(Extracted data entries)

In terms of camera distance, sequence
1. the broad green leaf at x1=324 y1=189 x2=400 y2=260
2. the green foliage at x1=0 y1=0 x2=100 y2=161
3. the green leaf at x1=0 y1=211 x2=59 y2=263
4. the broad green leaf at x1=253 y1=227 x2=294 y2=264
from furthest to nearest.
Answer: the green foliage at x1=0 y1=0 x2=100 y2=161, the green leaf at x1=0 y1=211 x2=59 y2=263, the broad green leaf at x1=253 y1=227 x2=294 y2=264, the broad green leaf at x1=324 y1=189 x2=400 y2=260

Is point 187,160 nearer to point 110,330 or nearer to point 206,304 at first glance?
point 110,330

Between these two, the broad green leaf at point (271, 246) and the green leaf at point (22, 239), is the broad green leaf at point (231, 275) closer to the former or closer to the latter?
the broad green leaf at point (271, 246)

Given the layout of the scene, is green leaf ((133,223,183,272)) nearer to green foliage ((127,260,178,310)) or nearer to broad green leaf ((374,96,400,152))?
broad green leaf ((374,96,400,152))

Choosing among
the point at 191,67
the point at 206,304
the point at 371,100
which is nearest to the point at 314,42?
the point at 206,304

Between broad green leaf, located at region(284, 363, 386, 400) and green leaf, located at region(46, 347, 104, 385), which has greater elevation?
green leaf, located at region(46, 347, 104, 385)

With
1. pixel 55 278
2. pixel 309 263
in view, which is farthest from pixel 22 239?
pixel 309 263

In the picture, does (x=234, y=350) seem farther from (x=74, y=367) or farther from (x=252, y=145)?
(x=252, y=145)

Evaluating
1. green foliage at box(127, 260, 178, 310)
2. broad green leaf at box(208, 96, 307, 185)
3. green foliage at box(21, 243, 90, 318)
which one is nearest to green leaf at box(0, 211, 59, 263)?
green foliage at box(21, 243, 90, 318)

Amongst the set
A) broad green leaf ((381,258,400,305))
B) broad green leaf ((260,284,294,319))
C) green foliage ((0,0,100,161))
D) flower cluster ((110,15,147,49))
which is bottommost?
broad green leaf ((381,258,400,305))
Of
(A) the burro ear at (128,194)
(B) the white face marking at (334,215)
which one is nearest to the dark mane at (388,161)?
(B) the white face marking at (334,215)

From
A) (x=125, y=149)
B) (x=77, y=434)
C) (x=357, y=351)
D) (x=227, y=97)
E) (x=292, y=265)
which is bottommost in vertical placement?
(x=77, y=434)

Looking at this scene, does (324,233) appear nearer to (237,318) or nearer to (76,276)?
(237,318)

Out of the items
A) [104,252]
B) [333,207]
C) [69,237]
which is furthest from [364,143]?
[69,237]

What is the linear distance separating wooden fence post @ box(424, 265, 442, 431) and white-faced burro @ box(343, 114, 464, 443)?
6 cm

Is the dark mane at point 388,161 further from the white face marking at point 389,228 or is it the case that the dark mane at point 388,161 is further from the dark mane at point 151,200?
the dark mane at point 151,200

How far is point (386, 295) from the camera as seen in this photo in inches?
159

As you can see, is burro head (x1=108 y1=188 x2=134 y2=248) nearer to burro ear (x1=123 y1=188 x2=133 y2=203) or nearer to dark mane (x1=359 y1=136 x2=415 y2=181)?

◆ **TASK REQUIREMENTS**: Copy the lines from the start of the entries through the line containing "Answer: the green", including that line, reproducing each one without any change.

◆ **SOLUTION FOR THIS EXERCISE**:
In terms of camera distance, sequence
1. the broad green leaf at x1=324 y1=189 x2=400 y2=260
2. the green foliage at x1=0 y1=0 x2=100 y2=161
3. the green leaf at x1=0 y1=211 x2=59 y2=263
4. the broad green leaf at x1=253 y1=227 x2=294 y2=264
from furthest to nearest.
Answer: the green foliage at x1=0 y1=0 x2=100 y2=161, the green leaf at x1=0 y1=211 x2=59 y2=263, the broad green leaf at x1=253 y1=227 x2=294 y2=264, the broad green leaf at x1=324 y1=189 x2=400 y2=260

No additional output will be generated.